→ **REQUIRED TASK**
Print out each entry below exactly, please.

→ **INPUT FOR THIS TASK**
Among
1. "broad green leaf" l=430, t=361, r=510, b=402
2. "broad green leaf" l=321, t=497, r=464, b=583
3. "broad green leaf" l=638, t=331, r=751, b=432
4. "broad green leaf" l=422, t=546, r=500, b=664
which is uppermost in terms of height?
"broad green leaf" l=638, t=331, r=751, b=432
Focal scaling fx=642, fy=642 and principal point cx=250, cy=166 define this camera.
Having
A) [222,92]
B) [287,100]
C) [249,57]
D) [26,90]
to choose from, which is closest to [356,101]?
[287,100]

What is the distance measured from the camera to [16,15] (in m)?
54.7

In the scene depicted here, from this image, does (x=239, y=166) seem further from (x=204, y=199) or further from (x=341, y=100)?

→ **EXERCISE RESULT**
Among
1. "broad green leaf" l=430, t=361, r=510, b=402
2. "broad green leaf" l=321, t=497, r=464, b=583
3. "broad green leaf" l=638, t=331, r=751, b=432
4. "broad green leaf" l=422, t=546, r=500, b=664
which is uppermost in terms of height?
"broad green leaf" l=638, t=331, r=751, b=432
Focal scaling fx=642, fy=642 and principal point cx=250, cy=166 define this camera.
Having
A) [222,92]
B) [287,100]
C) [249,57]
D) [26,90]
to choose from, which is closest to [356,101]?
[287,100]

What is the distance measured from the camera to [16,15] (in m)?
54.7

In the scene depicted here, from this image, does (x=239, y=166) seem further from (x=204, y=199) or further from (x=341, y=100)?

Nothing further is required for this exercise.